### Goal
Return every row below unchanged, character for character.

[Data listing]
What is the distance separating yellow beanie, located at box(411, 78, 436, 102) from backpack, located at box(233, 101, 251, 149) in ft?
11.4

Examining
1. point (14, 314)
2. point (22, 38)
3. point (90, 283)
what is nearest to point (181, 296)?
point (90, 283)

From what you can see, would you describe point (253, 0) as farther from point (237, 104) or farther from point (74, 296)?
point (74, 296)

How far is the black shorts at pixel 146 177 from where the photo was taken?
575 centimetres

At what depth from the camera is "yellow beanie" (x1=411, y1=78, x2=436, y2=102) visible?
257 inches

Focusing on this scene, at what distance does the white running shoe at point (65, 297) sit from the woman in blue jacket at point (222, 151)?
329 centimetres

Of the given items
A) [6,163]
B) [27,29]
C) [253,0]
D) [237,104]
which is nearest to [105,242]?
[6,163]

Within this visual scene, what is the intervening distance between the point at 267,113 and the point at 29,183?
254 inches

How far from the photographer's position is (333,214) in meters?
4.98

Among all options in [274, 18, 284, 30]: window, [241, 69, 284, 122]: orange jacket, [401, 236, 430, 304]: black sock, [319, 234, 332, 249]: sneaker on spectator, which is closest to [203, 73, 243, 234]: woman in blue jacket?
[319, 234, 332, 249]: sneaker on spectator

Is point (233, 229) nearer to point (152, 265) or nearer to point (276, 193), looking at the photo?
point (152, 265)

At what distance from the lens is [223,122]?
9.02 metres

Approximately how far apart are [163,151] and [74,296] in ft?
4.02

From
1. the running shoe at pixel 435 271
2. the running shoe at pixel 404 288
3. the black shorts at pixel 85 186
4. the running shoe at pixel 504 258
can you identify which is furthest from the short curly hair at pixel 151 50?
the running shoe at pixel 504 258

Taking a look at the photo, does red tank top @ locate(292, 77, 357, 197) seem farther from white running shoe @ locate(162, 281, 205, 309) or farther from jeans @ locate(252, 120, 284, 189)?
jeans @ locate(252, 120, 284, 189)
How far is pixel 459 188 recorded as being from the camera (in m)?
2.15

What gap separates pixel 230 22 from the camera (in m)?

### Exercise response
What is the distance separating yellow beanie, located at box(411, 78, 436, 102) from backpack, located at box(233, 101, 251, 149) in ft?
11.4

Examining
1. point (14, 314)
2. point (22, 38)
3. point (90, 283)
what is nearest to point (181, 296)?
point (90, 283)

From what you can see, would you describe point (253, 0) as farther from point (237, 104) or farther from point (74, 296)?
point (74, 296)

How far is the black shorts at pixel 146 177 from where the photo was taken?
575 centimetres

At what depth from the camera is "yellow beanie" (x1=411, y1=78, x2=436, y2=102) visible?
257 inches

Focusing on this scene, at what distance does the white running shoe at point (65, 297) sit from the woman in blue jacket at point (222, 151)?
329 centimetres

Of the given items
A) [6,163]
B) [27,29]
C) [253,0]
D) [237,104]
which is nearest to [105,242]?
[6,163]

Within this visual scene, what is the intervening distance between the point at 267,113 and the point at 29,183?
254 inches

How far from the photographer's position is (333,214) in meters?
4.98

Among all options in [274, 18, 284, 30]: window, [241, 69, 284, 122]: orange jacket, [401, 236, 430, 304]: black sock, [319, 234, 332, 249]: sneaker on spectator, which is closest to [203, 73, 243, 234]: woman in blue jacket?
[319, 234, 332, 249]: sneaker on spectator

Is point (233, 229) nearer to point (152, 265) or nearer to point (276, 193), looking at the photo?
point (152, 265)

At what distance from the lens is [223,122]?
9.02 metres

Approximately how far apart are [163,151] and [74,296] in ft?
4.02

From
1. the running shoe at pixel 435 271
2. the running shoe at pixel 404 288
3. the black shorts at pixel 85 186
4. the running shoe at pixel 504 258
can you identify which is furthest from the short curly hair at pixel 151 50?
the running shoe at pixel 504 258

Taking a look at the photo, does red tank top @ locate(292, 77, 357, 197) seem farther from white running shoe @ locate(162, 281, 205, 309) or farther from jeans @ locate(252, 120, 284, 189)?
jeans @ locate(252, 120, 284, 189)
How far is pixel 459 188 recorded as being from the camera (in m)?
2.15

What gap separates pixel 230 22 from the camera (in m)?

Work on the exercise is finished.